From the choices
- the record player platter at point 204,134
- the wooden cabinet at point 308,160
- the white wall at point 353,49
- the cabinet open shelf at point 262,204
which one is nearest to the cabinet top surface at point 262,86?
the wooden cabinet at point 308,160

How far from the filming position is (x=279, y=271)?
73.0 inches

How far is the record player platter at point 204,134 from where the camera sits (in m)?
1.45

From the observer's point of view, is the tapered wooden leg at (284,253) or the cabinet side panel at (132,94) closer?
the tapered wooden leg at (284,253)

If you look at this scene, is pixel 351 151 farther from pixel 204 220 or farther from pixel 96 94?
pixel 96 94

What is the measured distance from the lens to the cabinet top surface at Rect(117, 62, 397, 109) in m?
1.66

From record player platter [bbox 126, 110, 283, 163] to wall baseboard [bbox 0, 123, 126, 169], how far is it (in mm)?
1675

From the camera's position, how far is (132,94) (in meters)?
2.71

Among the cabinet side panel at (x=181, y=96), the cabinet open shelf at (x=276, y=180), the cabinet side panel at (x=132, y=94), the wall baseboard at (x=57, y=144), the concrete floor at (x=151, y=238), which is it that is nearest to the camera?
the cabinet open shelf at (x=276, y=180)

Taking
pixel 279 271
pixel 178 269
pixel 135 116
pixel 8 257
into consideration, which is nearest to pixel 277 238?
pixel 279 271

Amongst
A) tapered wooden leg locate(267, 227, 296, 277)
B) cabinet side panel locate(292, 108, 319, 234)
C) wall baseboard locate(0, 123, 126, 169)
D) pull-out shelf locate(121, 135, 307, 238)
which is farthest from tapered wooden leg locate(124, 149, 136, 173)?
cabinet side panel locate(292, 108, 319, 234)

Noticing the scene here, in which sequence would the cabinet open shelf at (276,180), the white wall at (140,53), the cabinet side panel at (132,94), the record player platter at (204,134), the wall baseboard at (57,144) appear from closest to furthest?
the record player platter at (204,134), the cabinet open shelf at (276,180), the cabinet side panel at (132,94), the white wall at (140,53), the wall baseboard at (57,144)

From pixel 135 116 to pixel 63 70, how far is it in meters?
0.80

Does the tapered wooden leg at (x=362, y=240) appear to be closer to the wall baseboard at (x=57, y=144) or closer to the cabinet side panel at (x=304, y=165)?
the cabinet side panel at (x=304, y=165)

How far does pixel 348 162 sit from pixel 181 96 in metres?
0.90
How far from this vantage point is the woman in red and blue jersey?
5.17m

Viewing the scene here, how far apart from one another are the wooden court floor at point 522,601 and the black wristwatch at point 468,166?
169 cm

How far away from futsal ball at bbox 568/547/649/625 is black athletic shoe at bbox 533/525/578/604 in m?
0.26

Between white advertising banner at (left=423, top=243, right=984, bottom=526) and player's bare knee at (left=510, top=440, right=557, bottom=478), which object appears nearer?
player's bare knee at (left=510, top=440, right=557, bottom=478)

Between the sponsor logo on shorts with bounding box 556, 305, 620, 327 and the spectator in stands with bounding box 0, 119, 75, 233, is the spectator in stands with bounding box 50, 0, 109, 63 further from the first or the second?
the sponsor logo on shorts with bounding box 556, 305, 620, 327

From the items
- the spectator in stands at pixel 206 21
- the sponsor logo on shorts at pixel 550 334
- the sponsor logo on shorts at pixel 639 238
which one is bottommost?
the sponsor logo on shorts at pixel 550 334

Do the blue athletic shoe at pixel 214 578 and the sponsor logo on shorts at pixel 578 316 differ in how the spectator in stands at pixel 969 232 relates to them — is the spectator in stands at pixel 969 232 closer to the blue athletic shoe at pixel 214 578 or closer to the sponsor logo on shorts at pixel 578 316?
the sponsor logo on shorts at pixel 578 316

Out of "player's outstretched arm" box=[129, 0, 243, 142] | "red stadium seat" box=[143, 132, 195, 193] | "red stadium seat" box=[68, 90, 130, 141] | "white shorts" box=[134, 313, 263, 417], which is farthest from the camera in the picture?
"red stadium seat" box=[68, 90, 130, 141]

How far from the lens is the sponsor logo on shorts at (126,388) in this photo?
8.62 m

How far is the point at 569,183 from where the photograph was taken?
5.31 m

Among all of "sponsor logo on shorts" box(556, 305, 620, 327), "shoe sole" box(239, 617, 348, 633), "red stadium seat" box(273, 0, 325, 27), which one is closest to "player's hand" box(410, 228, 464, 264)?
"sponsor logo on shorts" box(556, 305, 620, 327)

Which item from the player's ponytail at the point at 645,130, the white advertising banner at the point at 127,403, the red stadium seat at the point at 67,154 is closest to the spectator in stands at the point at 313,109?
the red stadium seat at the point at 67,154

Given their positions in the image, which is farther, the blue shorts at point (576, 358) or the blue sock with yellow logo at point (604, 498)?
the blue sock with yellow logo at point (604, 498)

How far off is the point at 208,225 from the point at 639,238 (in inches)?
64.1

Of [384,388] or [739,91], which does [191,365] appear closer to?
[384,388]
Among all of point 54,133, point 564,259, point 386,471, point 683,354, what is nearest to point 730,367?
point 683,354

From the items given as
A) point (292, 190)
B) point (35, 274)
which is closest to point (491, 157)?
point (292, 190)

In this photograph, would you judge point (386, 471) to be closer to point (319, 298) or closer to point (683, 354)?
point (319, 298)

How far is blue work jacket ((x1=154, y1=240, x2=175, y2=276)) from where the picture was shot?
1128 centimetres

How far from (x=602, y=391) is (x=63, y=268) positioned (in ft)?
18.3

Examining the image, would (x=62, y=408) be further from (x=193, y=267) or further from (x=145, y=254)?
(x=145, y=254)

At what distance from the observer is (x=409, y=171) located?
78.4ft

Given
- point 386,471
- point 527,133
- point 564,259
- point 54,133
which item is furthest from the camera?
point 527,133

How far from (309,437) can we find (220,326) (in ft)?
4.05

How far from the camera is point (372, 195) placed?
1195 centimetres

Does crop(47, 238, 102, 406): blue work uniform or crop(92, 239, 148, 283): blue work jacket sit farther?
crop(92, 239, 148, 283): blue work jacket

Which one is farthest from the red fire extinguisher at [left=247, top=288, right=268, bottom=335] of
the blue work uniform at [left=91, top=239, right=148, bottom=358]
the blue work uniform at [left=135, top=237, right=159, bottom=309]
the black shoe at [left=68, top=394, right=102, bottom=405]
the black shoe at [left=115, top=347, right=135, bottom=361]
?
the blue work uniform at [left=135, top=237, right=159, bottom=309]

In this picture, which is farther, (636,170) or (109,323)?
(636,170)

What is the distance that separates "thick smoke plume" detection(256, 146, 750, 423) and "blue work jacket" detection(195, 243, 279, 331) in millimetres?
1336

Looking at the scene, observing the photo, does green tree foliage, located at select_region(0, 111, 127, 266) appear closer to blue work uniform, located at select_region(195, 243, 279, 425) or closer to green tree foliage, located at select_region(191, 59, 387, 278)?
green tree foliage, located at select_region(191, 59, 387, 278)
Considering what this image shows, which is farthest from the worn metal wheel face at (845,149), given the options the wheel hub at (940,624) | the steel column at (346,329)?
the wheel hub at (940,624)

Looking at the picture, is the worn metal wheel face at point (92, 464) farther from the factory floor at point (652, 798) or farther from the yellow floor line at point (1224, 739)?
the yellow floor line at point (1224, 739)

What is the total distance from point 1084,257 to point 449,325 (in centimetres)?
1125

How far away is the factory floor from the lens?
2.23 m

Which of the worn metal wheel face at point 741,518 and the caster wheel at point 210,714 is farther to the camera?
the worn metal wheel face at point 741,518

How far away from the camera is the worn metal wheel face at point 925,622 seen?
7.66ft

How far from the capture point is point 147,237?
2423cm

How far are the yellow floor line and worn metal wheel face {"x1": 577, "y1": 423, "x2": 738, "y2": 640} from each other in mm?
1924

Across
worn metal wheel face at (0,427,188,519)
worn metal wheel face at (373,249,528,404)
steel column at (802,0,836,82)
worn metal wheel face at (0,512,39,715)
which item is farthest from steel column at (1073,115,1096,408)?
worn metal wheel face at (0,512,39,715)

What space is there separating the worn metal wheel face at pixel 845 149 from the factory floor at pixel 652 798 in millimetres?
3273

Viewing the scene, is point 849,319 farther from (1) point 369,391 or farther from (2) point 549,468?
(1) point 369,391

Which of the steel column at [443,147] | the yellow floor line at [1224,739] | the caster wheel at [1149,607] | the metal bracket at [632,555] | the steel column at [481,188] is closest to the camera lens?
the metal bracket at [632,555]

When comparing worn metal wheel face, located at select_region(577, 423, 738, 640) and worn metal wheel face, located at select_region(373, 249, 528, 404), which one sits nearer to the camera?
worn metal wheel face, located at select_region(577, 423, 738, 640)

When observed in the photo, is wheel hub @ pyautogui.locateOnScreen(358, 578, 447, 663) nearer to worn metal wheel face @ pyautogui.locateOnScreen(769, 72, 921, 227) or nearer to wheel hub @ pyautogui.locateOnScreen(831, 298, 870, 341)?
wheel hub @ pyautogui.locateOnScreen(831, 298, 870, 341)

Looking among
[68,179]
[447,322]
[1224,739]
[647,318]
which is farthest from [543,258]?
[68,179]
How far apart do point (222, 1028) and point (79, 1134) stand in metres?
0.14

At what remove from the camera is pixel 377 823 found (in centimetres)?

━━━━━━

Your task is to write out the lines from the one with "Viewing the scene, is" through the end of the records, exactly and with nothing added.

■ SOLUTION FOR THIS TASK ■
Viewing the scene, is point 849,319 farther from (1) point 369,391 or farther from (2) point 549,468?
(1) point 369,391

Which of the steel column at [443,147] | the yellow floor line at [1224,739] | the caster wheel at [1149,607] | the metal bracket at [632,555] | the steel column at [481,188] is closest to the camera lens?
the metal bracket at [632,555]

When comparing worn metal wheel face, located at select_region(577, 423, 738, 640) and worn metal wheel face, located at select_region(373, 249, 528, 404), which one sits nearer to the camera?
worn metal wheel face, located at select_region(577, 423, 738, 640)

When observed in the photo, is wheel hub @ pyautogui.locateOnScreen(358, 578, 447, 663) nearer to worn metal wheel face @ pyautogui.locateOnScreen(769, 72, 921, 227) or nearer to wheel hub @ pyautogui.locateOnScreen(831, 298, 870, 341)?
wheel hub @ pyautogui.locateOnScreen(831, 298, 870, 341)

Looking among
[68,179]
[447,322]
[1224,739]
[647,318]
which is farthest from [543,258]?
[68,179]
How far apart do point (222, 1028) and point (79, 1134) stand in metres?
0.14

At what remove from the camera is pixel 377 823 found (in centimetres)?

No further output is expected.